__TEXTE À LIRE__.

+--

Je confirme que la délivrance du permis de construire doit être précédée d'une étude de son impact sur la faune et la flore pendant quatre saisons, dès lors qu'on évoque des équipements de grande envergure.
Nous ne sommes pas opposés à la régulation. Les tarifs sont déjà dégressifs en fonction de la puissance, une installation au sol produisant par nature plus d'énergie qu'un équipement intégré au bâti. Je vous rappelle qu'il y a trois tarifs : pour la toiture chez les particuliers, de puissance inférieure ou égale à trois kilowatts crête ; l'installation intégrée au bâti d'une puissance comprise entre 3 et 250 kilowatts crête ; enfin le tarif le moins cher, à 27,60 euros le kilowattheure, pour plus de 250 kilowatts. Il s'agit, dans ce dernier cas, d'installations au sol.
L'augmentation du tarif de l'électricité traduit une réalité économique. EDF ne peut pas constituer des provisions pour financer le remplacement de la cinquantaine de ses réacteurs nucléaires sans qu'il y ait un impact sur le consommateur. Il est évident que ce « mur nucléaire », évalué à 200 milliards d'euros, fera augmenter le tarif français, qui est le plus bas d'Europe, d'au moins 3 % par an. Il a déjà bondi de 7,22 % cette année. Cette évolution tarifaire est conforme à l'objectif de parité réseau que se fixent les énergies renouvelables.

+--

[Entrées enregistrées]
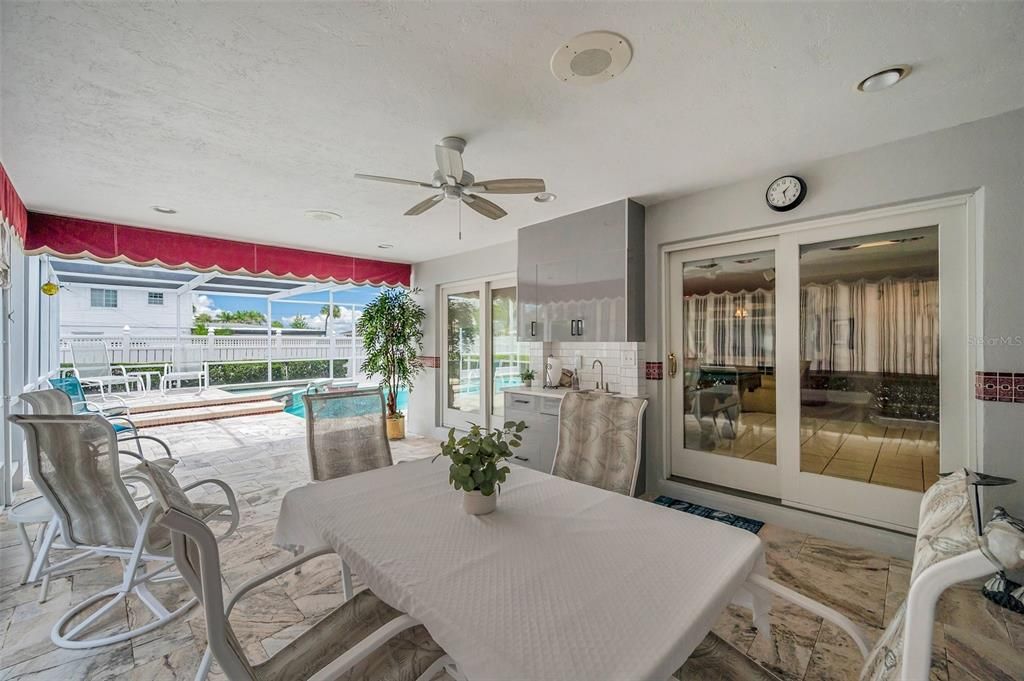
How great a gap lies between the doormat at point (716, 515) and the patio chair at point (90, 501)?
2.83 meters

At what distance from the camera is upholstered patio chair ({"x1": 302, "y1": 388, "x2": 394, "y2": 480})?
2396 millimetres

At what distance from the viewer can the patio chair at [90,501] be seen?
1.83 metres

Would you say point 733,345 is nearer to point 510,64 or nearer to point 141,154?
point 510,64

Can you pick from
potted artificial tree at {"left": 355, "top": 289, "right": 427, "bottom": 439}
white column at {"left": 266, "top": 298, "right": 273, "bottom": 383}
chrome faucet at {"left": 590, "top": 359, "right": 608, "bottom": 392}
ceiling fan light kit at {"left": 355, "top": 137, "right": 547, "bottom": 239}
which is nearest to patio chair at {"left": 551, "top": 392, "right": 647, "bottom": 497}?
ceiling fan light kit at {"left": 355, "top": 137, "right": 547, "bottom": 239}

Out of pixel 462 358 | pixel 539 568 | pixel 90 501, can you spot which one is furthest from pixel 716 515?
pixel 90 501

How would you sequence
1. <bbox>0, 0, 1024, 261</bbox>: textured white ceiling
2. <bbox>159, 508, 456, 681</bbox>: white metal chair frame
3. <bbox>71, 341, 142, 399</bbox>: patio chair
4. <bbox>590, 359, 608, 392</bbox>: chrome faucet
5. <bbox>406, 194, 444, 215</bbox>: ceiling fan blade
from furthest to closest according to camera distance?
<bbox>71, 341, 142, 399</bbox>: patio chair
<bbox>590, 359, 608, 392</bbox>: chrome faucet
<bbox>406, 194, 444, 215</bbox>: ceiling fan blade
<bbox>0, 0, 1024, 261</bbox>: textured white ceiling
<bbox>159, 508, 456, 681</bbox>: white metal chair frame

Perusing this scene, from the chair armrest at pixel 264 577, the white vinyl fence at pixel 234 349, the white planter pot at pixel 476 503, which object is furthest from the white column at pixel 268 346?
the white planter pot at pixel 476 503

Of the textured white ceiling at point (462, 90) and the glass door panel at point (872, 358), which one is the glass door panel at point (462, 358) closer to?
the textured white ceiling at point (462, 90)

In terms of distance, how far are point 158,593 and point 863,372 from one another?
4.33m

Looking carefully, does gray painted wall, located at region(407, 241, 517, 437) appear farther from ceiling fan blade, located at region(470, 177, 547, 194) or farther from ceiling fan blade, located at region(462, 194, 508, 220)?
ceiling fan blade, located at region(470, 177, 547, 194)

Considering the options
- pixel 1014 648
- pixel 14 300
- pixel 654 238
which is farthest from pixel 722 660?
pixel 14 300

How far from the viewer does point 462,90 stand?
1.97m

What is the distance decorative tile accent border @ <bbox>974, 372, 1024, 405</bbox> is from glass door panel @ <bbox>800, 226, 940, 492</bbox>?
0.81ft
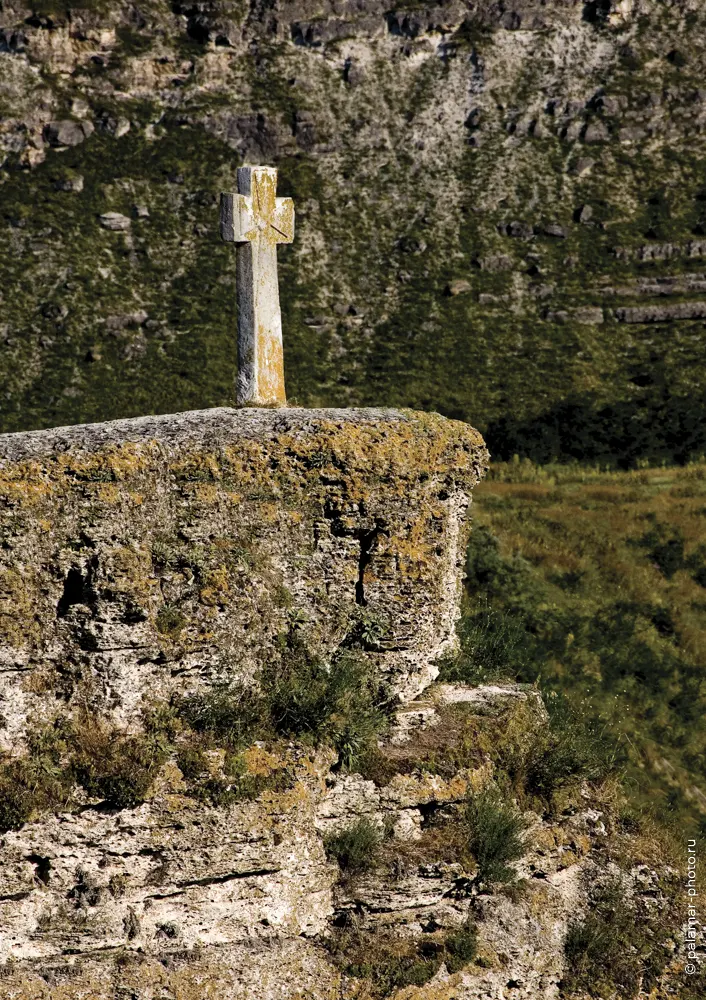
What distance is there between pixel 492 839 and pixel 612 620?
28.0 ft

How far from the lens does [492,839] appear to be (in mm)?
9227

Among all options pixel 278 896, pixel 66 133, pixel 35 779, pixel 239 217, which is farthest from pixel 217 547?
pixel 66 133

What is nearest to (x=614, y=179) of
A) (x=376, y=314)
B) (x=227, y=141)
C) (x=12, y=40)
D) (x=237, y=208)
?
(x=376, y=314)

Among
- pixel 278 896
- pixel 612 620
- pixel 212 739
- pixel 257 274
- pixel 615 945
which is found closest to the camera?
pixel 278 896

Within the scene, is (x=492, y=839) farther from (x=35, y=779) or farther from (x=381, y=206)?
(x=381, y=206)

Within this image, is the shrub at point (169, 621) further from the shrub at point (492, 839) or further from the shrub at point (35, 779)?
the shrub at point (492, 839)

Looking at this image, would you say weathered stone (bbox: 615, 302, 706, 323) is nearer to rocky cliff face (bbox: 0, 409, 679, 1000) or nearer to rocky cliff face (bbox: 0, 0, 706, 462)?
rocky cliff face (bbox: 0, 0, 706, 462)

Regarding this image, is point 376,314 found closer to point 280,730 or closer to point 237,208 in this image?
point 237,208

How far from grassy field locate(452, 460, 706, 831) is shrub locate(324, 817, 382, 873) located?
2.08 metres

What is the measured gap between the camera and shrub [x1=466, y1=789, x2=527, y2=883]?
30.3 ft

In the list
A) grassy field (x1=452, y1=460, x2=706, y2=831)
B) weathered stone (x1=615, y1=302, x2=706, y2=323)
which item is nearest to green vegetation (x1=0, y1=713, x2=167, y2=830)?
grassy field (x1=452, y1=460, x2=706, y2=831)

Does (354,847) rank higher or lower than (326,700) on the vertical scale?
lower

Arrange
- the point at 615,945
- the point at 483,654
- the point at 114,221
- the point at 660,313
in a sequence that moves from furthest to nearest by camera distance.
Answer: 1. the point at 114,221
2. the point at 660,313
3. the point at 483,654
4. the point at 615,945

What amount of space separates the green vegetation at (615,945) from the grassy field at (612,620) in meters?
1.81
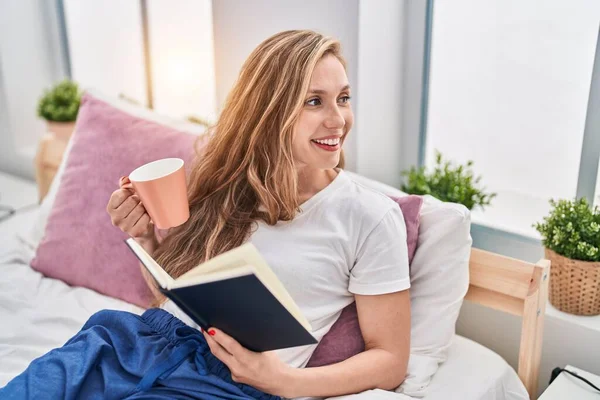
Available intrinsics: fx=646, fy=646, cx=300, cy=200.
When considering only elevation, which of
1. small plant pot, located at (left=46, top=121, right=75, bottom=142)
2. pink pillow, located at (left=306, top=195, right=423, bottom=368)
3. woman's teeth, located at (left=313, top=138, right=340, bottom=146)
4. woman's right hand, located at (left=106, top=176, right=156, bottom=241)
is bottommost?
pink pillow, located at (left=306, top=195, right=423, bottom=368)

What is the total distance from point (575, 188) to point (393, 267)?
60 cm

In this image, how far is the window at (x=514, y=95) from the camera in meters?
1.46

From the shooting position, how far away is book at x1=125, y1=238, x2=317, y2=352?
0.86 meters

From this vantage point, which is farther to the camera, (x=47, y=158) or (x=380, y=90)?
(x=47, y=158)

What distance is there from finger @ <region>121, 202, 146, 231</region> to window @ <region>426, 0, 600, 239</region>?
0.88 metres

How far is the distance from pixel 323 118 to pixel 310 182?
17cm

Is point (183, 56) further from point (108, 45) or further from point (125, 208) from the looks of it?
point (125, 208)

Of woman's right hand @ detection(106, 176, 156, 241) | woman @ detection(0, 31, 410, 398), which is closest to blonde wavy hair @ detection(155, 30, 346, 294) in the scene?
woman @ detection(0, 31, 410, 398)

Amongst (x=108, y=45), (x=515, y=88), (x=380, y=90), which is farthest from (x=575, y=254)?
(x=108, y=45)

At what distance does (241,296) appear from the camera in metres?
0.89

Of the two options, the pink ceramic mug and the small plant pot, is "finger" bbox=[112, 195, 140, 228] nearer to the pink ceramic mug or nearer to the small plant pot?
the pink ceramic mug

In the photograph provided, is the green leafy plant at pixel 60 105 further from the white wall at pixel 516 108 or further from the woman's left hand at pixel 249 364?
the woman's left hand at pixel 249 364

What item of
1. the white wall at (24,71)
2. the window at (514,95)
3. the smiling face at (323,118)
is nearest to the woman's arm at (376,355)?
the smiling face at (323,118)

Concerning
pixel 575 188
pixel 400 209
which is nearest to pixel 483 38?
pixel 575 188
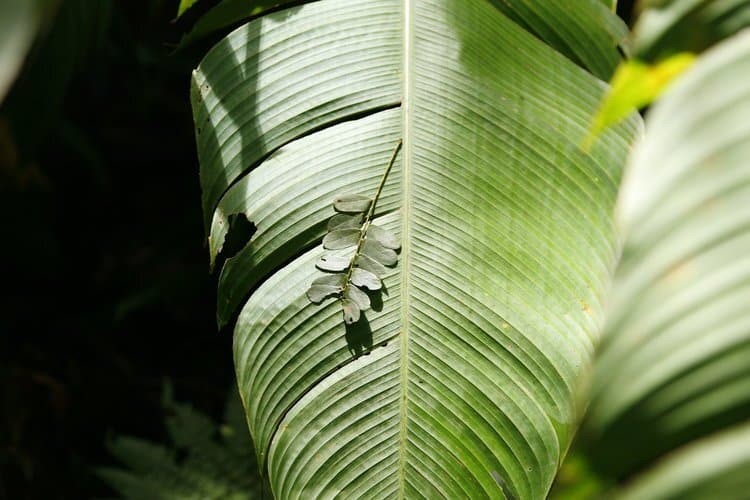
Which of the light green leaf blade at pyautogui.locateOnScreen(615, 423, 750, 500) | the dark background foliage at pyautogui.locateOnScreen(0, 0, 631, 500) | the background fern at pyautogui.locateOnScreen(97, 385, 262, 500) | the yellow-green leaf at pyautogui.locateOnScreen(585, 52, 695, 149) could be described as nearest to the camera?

+--

__VOTRE OBJECTIF__.
Prolongez, s'il vous plaît, le texte sur les tarifs de l'électricité photovoltaïque en reprenant juste après sa dernière phrase.

__RÉPONSE ATTENDUE__.
On estime aujourd'hui que 10 % des 422 mégawatts de puissance installée – ce qui correspond à la consommation de 230 000 ménages – sont produits par des particuliers. Le crédit d'impôt vise précisément à favoriser l'investissement des ménages. Je rappelle que le développement du photovoltaïque traduit une prise de conscience collective, celle de la nécessité de réduire la consommation finale, et répond à un des objectifs du Triple 20, renforcé par la décision de porter à 23 % la part des énergies renouvelables dans le bouquet énergétique français.
L'instauration de quotas est un vrai débat. Si on instaure un contingentement de 500 mégawatts en laissant 100 mégawatts sur le sol, on favorise un seul acteur, et non toute une filière. Les 300 mégawatts en file d'attente d'EDF EN bénéficient d'ores et déjà d'un permis de construire ; ils sont prêts à être raccordés. Étant données les relations privilégiées que cette société entretient avec EDF, qui détient 50 % de son capital, on peut craindre qu'elle n'occupe une position de monopole.
En ce qui concerne la proposition de dégressivité des tarifs, nous proposons la mise en place d'un mécanisme d'indexation des tarifs sur l'évolution des coûts d'installation des panneaux et de la main-d'oeuvre. Les coûts d'installation ont baissé de 30 % ces quatre dernières années alors que l'ensemble des tarifs a diminué de 44 % en six mois. Une meilleure corrélation serait bienvenue.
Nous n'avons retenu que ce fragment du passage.